As I learn more about the impact of online developments on traditional journalism, I find myself turning to a small cadre of sources for information and inspiration. These four blogs/websites are well worth plugging into your RSS reader in order to keep up to date about what’s happening to professional writing and content creation today.

Word Count: Freelancing in the Digital Age

Michelle Rafter’s blog is a new one in my RSS feed, but I like that she covers freelance writing and editing. Much of the coverage I see on how the Web is changing journalism focuses on newspaper reporters and editors losing their jobs. Which is of course important, but it doesn’t help the thousands of freelancers find their way in a shifting media environment.

Michelle mixes thoughts about the state of digital media with pointers on how to interact effectively with editors (yay!), recommended reading, and tips on the basics of the writing craft. Recent posts have covered how to write first-person profiles; how readers can participate in selecting what topics the Online News Association offers presentations on at its 10th annual gathering; links to free or low-cost classes freelancers can take to pick up skills they need to create content online; and tips on how to get editors to respond to you faster.

10,000 Words: Where Journalism and Technology Meet

Mark Luckie’s blog is new to me, but already I’m in love with it. The author of the Digital Journalist’s Handbook, Mark mixes news about where multimedia journalism is going with plenty of how-tos. Best of all, he practices what he advocates–most posts are liberally sprinkled with photos, illustrations, infographics, videos and slideshows that demonstrate his assertions. He also frequently provides lists of journalists to follow–which is helpful for those of us looking for role models in this new media landscape.

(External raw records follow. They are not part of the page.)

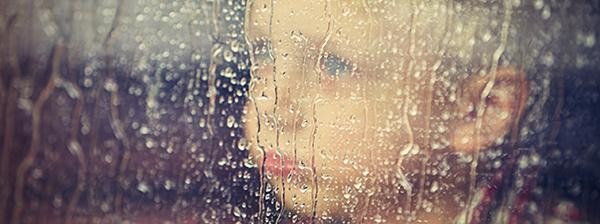 Junge schaut an einem Regentag aus dem Fenster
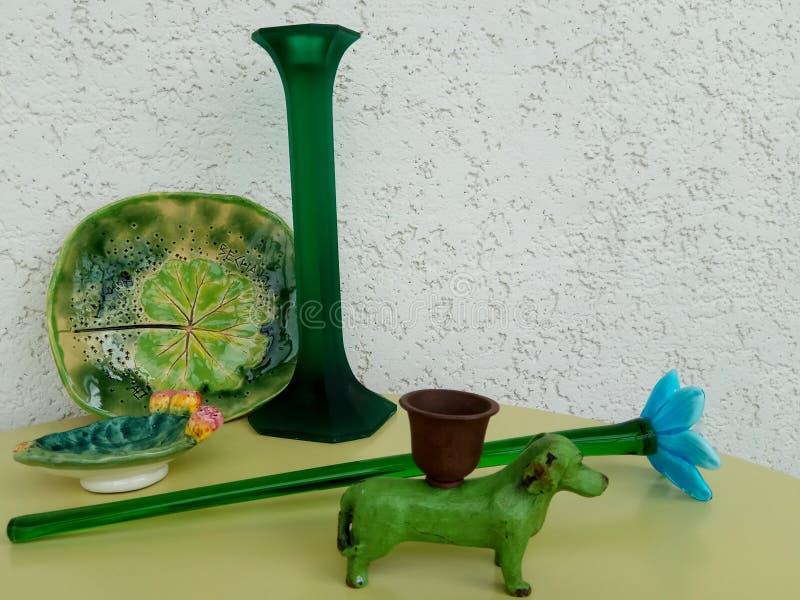 Διάφορα στοιχεία ( κηροπήγιο, σκυλί μετάλλων, λουλούδι γυαλιού και κεραμική που συνδυάζονται σε πράσινο στοκ φωτογραφίες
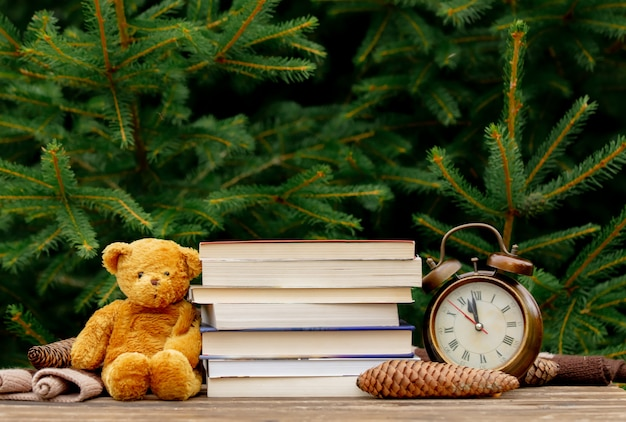 Sveglia, orsacchiotto e libri d'annata sulla tavola di legno con i rami attillati su fondo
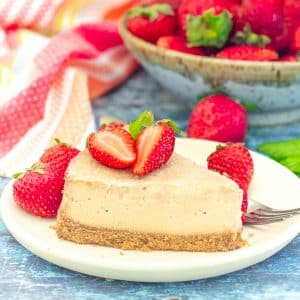 a slice of vegan cheesecake with strawberries on a plate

The Center for Social Media (at American University)
The Center, located within American University’s School of Communications, says its mission is to “investigate, showcase and set standards for socially engaged media-making.” It covers topics such as fair use, copyright issues in YouTube mash-ups, how different communities of producers gauge the impact of their media projects, the future of public media and photojournalism, and much more.

I like following the RSS feeds from the center because the organization is charged not only with keeping tabs on new media trends, but also questioning them. The academic environment in which they’re located also assures that their website has a hefty resources section, which provides information on fair use and copyright, documentary film research, audience engagement and social media distribution strategies.

Nieman Journalism Lab

I was originally drawn to this blog/site because of the Nieman Foundation’s reputation in running the Nieman Program on Narrative Journalism at Harvard University. I like the combination of academic rigor, real-world sensibility and fundamental optimism that this blog offers.

As the “about” page of the blog says,

“The Nieman Journalism Lab is an attempt to help journalism figure out its future in an Internet age.

The Internet has brought forth an unprecedented flowering of news and information. But it has also destabilized the old business models that have supported quality journalism for decades … We want to highlight attempts at innovation and figure out what makes them succeed or fail. We want to find good ideas for others to steal. We want to help reporters and editors adjust to their online labors; we want to help traditional news organizations find a way to survive; we want to help the new crop of startups that will complement — or supplant — them …

“We don’t pretend to have even five percent of all the answers, but we do know a lot of smart people. Primary among them are our readers; we hope your contributions will make the Lab a collaborative exchange of ideas. Tell us what’s happening around you, or what should be.”

That last point is worth highlighting as well. Too often, reader input on what’s working and what isn’t is an afterthought, even in an age of “user-generated content” and other interactivity with one’s audience. The fact that Nieman puts it front and center in its mission means it’s providing an example for other news media organizations to follow.

The question to you …

What are your favorite blogs/RSS feeds for information on the online-inspired transformation of journalism?